Lepore introduced swimwear in flattering, retro-inspired shapes and a vibrant palette, pairing rose pink, marigold and tangerine with crisp whites. For daytime, Lepore chose playful pieces like swingy eyelet tops, apron skirts and coffee-colored utility shorts. Eveningwear brought out the sizzle with elaborately beaded skirts that shimmied and shook, metallic shirtdresses and floor-length dresses that looked light as a cloud. All in all, the line was a fresh, optimistic outlook on life and the seasons to come—a notion that her mother would surely have been proud of.
Color Palette: coral, rose, rose print, plum, white, floral, tangerine, striped, cafe, shadow dot, sand, silver, metallic, woodcut, platinum, shell
Fabrics and Textures: beaded, linen, eyelet, denim, utility, knit, pleated, net, sequin
Key Pieces: rose beaded dress, eyelet dress, shadow dot blouse and shorts, platinum sequin shirtdress, white apron skirt, plum long bow dress
-Alia Rajput
Photo Source: WWD
1
Lauren Dimet Waters / September 14, 2010 10:00 pm
Summary: My friend Annette and I have bonded over our shared love of Narciso Rodriguez. So by the time the fourth look came down the runway she whispered in my ear "I have goosebumps" and so did I. It's no secret that Narciso is one of my favorite designers. Someone recently said to me they thought he was predictable. I said "no, he has a consistent point of view." Give a woman what she wants…clean lines, architectural beauty and a knock-out fit will win every time. For his Spring 2011 collection it was apparent Narciso was retrospective. The collection was reminiscent of the nineties, back when he became a household name after famously designing Carolyn Bessette Kennedy's wedding gown. In fact the last gown looked eerily familiar, yet updated. No wonder we had goosebumps.

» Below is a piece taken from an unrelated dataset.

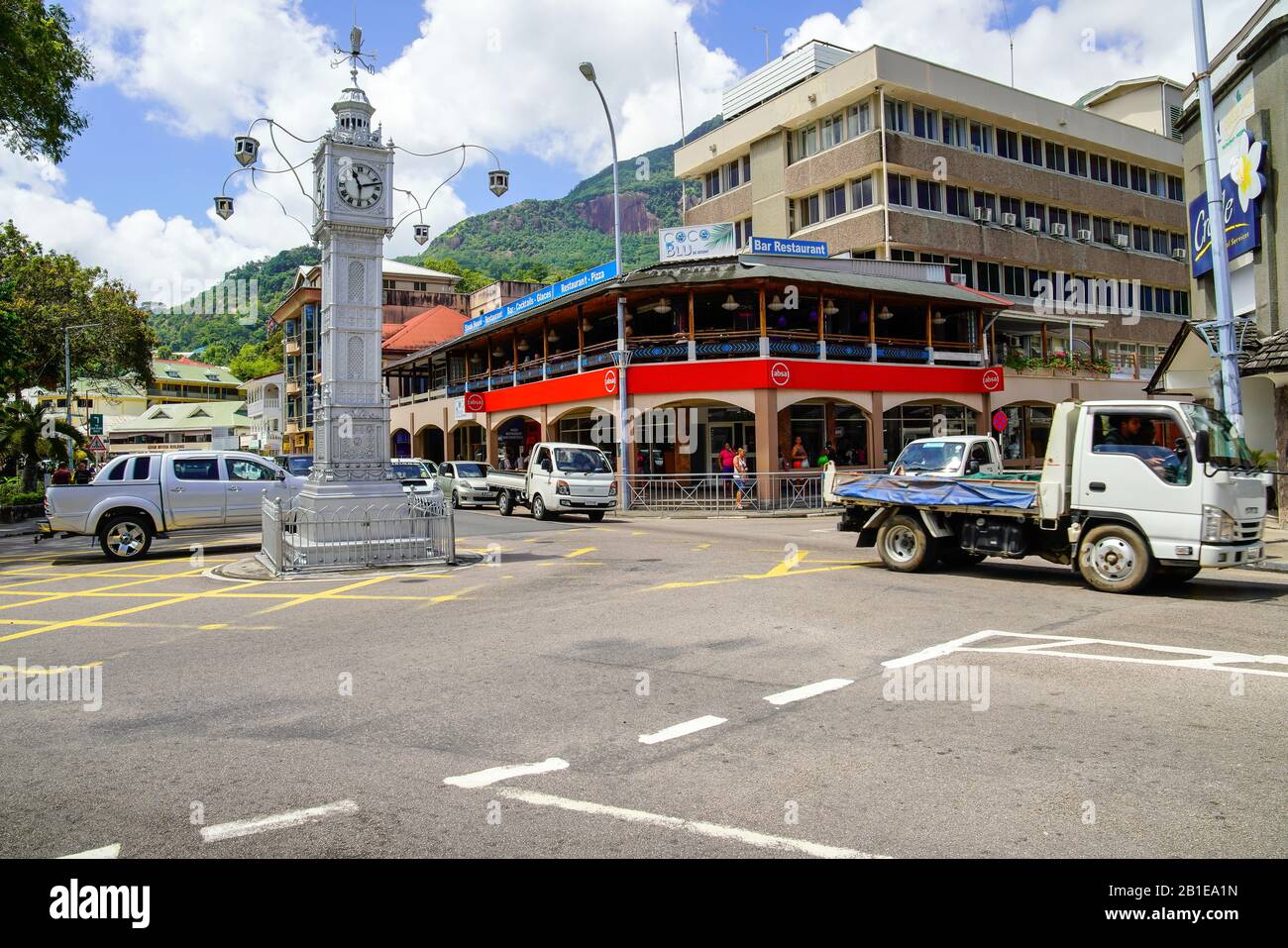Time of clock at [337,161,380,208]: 11:12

Narciso was true to his aesthetic. The looks were clean, simple, minimalist and unlike his peers, he actually showed very little in tones of ivory for spring. I didn't realize how much I missed seeing some black on the runway this season until last night. The layering of fabrics, bias cut flowing silk dresses and gowns and the collarless jackets and coats with fluid lapels were simply breathtaking. What this collection proved is that his clothes are very wearable, easy, fresh and timeless. If you were an early fan of Narciso back in the nineties, you could easily pull your saved purchases of the closet again for spring. Or if you missed the boat the frist time, you have another shot to add the stark beautiful styles he is known for to your wardrobe now.

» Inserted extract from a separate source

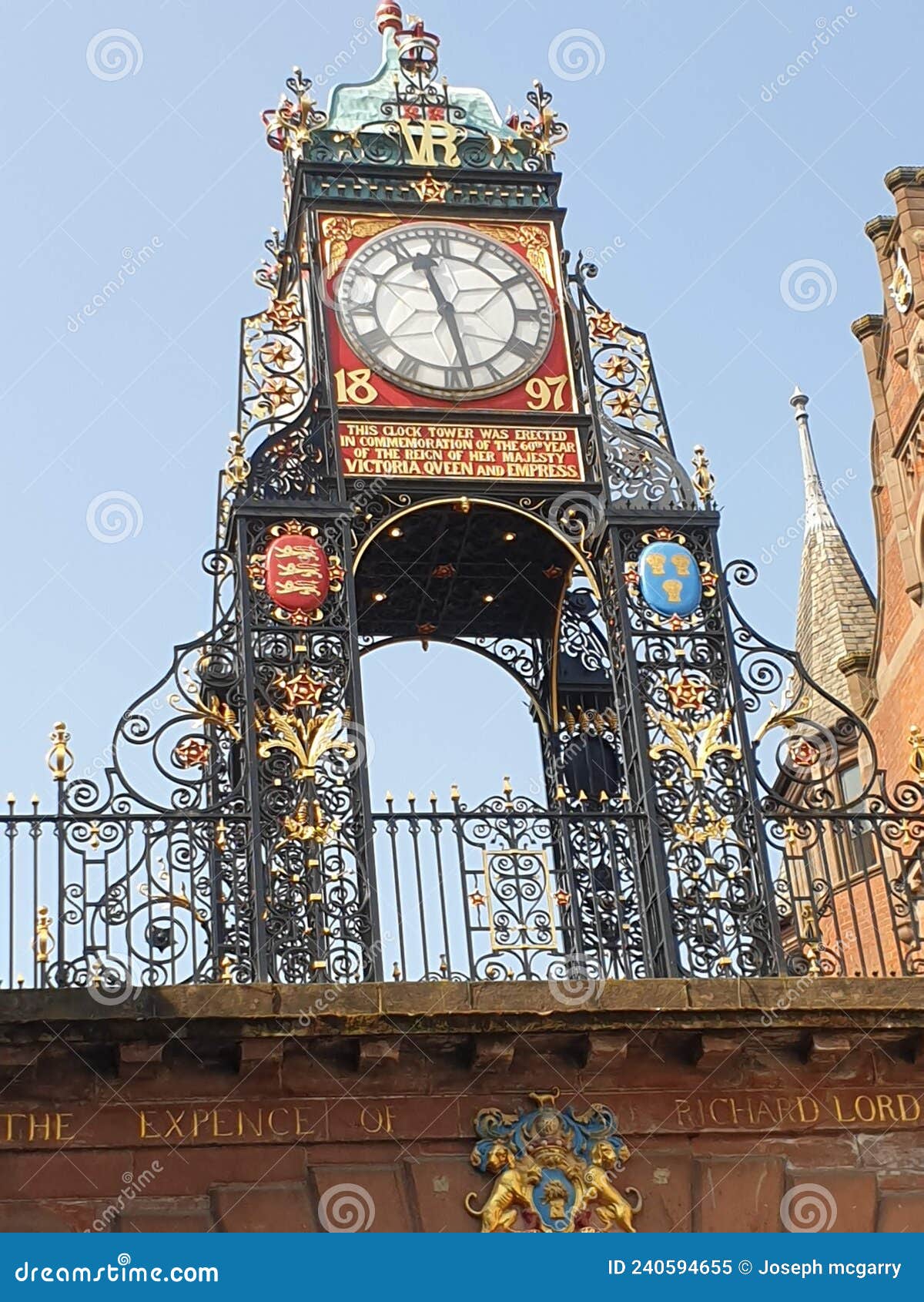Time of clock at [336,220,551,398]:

Again, I was so sad when the show was over, but this time I had company with which to commiserate. When she walked out Annette looked at me and said, "I can die happy now." Amen.
Color Palette: white, nude, blush, coral, rose gold, pale green, ash, coal, platinum, black
Fabrics & Textures: linen canvas, silk, silk crepe, silk cloque, silk fil, chiffon cloque, chiffon jacquard, waxed linen, compact wool, embroidery
Key Looks: blush silk and ash bias linen canvas dress; white waxed linen pant suit with a white bias chiffon jaquard shirt; coal waxed linen jacket and black compact wool pant with a black silk fil coupe & silk cloque tank; pale pink bias petal silk dress; black/silver bias fil coupe dress; pale green bias silk/black chiffon cloque and washed kimon silk dress; blush bias silk gown a la Carolyn Bessette Kennedy.